Евгений Горон, если в полный рост. Он красив. Просто оставим это здесь, в самом начале, и забудем. Хотя льдисто-зеленые глаза, драматичная белокурость и четко спланированное лицо императора династии Оттонов производят впечатление, и забыть их трудно. Сухопарый, сутулый ровно настолько, чтобы это очаровывало, а не отвращало. Само собой, в активе Эжена наличествует модельное прошлое и, вероятно, будущее. Он чуть выше среднего, ему все идет, на нем все сидит. Хотя чаще ему пророчат кинокарьеру, чего тоже нельзя исключать. Его любят камера, роскошные женщины, дети, лукавые старики и другие поэты. Он не любит, когда об этом говорят.
Особенно когда говорят в лицо, особенно люди незнакомые. При мне он не единожды принимал комплименты — ну просто святой Себастьян, терзаемый острыми стрелами слов восхищения. Эжен на миг опускает глаза, как-то слегка всегда дергается и потом тихо благодарит. И это не скромность — перед вами стоит человек в полупрозрачном шелке с бантами, сорочке с кружевной манишкой или чем-то подобном сложноскроенном, донельзя ему идущем. Просто редко кто умеет выбирать слова, и его от этого корежит.
— Мне важно, чтобы все было красиво, — первое, что сказал мне Эжен, когда мы собрались «…серьезно и куртуазно поговорить, чтобы люди не хватались за сердце» перед тем, как я буду о нем писать. В этом он совершенно последователен, салютуя эпохе, где девушки и юноши сохли и текли по поэтам.
Как тогда было принято, он любит страсть, секс, опасность и высокие ставки.
Но обо всем по порядку.
Страсть
Это в нем самое поразительное — Эжен абсолютно, вопиюще нормальный. С трудом верится, что такой ладный, фактурный, благополучный — и пишет стихи.
Ни тебе двузначного числа диоптрий перед носом, неприкаянности или сальности, нет у него татуировок, алкогольной зависимости, замашек на пресвятую академичность или там поджатого рта культуртрегера. Шик, броский стиль, шуточки, прекрасная физическая форма, улыбка, за которой следуют упряжки трогательных симметричных морщин в уголках глаз.
Шесть лет назад он бросил мне в одной из соцсетей: «Катя, это Вы написали то-то?» Подумала, что это очередной лихой безумец, который будет приглашать на свидание или что-то в том же духе. Через пару сообщений оказалось, что нам есть о чем поговорить, кроме «писатель-читатель».
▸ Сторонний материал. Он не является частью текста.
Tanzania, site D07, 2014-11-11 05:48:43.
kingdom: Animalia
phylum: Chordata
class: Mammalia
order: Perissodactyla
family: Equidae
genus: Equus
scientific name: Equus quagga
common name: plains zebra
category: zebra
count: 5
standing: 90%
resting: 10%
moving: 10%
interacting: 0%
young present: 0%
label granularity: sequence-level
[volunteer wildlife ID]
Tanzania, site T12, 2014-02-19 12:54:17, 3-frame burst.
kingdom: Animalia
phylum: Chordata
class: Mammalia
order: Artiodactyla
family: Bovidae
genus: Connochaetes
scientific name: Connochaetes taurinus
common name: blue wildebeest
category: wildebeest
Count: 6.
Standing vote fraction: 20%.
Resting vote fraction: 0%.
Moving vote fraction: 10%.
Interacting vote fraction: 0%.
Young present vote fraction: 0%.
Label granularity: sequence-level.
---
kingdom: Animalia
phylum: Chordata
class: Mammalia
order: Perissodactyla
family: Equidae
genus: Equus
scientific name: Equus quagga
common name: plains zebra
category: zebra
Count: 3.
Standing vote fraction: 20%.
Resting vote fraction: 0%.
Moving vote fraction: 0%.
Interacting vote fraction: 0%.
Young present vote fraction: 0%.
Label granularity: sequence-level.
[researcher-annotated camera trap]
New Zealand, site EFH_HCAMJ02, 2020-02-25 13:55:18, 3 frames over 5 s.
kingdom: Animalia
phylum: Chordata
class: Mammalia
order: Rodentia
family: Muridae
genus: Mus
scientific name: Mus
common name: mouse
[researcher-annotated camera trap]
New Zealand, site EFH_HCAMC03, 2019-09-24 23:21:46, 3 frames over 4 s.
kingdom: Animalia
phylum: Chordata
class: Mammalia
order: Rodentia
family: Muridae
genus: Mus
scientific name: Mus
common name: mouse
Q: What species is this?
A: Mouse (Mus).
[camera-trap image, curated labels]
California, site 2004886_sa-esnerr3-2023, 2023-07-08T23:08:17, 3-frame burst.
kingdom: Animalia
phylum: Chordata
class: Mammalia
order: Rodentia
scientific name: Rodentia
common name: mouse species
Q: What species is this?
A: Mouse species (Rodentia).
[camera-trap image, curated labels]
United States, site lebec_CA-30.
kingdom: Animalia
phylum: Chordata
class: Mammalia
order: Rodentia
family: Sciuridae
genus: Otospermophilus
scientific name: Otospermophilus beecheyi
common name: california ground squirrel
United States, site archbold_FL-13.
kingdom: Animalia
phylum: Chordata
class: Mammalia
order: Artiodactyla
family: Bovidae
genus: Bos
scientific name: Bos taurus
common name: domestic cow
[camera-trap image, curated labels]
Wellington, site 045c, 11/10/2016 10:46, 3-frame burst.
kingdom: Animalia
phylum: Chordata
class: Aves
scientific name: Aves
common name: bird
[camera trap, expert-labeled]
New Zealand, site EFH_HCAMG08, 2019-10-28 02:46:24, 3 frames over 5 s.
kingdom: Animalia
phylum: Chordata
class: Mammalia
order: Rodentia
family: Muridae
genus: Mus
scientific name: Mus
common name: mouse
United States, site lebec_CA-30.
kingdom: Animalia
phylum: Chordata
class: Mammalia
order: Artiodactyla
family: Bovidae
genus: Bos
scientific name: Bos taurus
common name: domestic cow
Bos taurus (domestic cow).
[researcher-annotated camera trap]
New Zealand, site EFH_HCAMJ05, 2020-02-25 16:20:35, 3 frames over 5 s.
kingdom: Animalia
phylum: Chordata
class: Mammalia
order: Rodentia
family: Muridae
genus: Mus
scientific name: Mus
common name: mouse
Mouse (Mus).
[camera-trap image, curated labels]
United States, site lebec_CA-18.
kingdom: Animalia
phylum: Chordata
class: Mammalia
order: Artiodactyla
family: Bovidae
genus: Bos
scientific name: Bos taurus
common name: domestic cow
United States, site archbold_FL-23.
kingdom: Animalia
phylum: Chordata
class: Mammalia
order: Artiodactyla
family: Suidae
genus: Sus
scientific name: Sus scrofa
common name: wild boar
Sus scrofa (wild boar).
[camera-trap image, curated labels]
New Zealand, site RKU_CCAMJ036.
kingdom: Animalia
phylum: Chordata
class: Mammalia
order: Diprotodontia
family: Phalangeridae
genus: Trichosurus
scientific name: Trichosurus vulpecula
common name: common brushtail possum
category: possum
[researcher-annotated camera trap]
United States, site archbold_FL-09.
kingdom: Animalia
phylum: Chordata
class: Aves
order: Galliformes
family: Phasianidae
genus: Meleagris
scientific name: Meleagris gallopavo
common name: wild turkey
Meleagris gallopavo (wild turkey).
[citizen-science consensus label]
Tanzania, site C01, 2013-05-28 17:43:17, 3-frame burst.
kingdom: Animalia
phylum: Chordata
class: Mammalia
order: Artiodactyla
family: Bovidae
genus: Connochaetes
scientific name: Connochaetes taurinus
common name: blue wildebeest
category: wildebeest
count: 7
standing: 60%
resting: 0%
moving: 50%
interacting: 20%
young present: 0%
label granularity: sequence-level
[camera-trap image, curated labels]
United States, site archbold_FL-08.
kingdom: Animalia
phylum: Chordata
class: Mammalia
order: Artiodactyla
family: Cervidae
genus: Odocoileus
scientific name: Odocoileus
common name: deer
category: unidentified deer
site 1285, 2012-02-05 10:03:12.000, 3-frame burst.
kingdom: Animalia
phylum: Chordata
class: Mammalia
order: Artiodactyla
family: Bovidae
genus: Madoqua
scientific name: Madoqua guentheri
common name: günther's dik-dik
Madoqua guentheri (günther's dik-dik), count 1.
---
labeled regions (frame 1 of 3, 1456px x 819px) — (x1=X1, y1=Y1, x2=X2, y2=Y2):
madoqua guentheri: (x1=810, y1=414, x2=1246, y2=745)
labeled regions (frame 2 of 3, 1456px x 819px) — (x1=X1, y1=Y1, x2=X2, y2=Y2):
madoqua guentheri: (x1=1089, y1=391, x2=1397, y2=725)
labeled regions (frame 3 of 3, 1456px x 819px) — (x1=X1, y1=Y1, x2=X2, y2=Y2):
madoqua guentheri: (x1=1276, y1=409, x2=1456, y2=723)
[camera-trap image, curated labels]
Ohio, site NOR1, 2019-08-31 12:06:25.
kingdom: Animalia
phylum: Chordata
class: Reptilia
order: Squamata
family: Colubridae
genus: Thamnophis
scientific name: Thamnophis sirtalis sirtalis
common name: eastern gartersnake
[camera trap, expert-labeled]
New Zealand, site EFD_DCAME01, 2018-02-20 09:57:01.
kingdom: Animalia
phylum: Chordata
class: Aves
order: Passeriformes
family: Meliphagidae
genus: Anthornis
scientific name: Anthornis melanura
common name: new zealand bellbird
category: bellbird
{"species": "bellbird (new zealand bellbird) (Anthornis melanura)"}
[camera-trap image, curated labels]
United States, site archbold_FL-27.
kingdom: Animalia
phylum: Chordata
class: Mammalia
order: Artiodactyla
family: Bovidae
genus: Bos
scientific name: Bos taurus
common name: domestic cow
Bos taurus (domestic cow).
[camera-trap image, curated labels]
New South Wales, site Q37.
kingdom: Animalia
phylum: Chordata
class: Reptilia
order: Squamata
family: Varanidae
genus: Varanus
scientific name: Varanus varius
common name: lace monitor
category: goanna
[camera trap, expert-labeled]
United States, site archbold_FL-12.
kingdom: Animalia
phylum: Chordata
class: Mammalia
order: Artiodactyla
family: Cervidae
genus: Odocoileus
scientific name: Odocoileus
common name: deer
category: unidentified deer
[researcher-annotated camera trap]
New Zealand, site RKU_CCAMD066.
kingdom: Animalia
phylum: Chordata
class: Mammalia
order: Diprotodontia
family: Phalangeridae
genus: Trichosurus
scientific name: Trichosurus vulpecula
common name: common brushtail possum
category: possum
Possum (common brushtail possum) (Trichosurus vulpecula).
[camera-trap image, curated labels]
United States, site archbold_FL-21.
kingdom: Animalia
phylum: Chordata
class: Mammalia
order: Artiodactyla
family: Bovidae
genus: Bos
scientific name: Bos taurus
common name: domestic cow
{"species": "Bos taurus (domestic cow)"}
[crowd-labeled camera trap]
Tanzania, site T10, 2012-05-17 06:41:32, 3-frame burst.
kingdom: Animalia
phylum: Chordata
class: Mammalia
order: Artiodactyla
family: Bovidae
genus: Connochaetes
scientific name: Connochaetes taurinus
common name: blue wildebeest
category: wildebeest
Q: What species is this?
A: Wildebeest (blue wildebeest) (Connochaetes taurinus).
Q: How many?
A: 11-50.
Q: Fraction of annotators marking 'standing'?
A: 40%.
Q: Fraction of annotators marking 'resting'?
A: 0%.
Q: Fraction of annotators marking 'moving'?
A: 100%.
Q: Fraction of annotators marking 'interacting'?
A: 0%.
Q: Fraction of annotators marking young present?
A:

Не помню, когда и как мы стали друзьями. Уже привязавшись к чувству юмора, вкусу и портрету своего собеседника, очень боялась его читать, дабы не разочароваться. Современная поэзия, кроме желания не читать, редко вызывает у меня что-либо.
И вдруг я вижу это:
К утру распускались ирисы,
Руки,
Жадные до объятий.
Вместо праздничных ваз —
Пустые бутылки кьянти.
И какой-то приятель,
Собственно,
Был всегда…
Кстати,
Почему они все напрягаются,
Чуя меня вблизи?
Я шучу.
И не трать усилий на то,
Чтобы объяснять мне.
От вина начинает клонить ко сну,
Головой — на твои колени,
А ты гладь,
Распускай мои волосы
Так, точно ты — Офелия,
А колени твои — есть гладь:
Слой прозрачной, морской воды…
Завтра будет хороший день,
Полный света и красоты;
Жизнь вдохнет нас опять
Теплым ветром,
Пришедшим с Юга…
Я уйду от тебя
В молчании,
Почти без звука.
Ты уйдешь от меня
В молчании,
Почти без звука.
Обычные, повседневные слова. Ровно столько, сколько нужно — явно отмерено не на глаз. И те самые, которые должны волновать молодого мужчину: колени, кьянти, объятия. Это та самая простота, сделать которую сложнее всего. Обнаженная натура.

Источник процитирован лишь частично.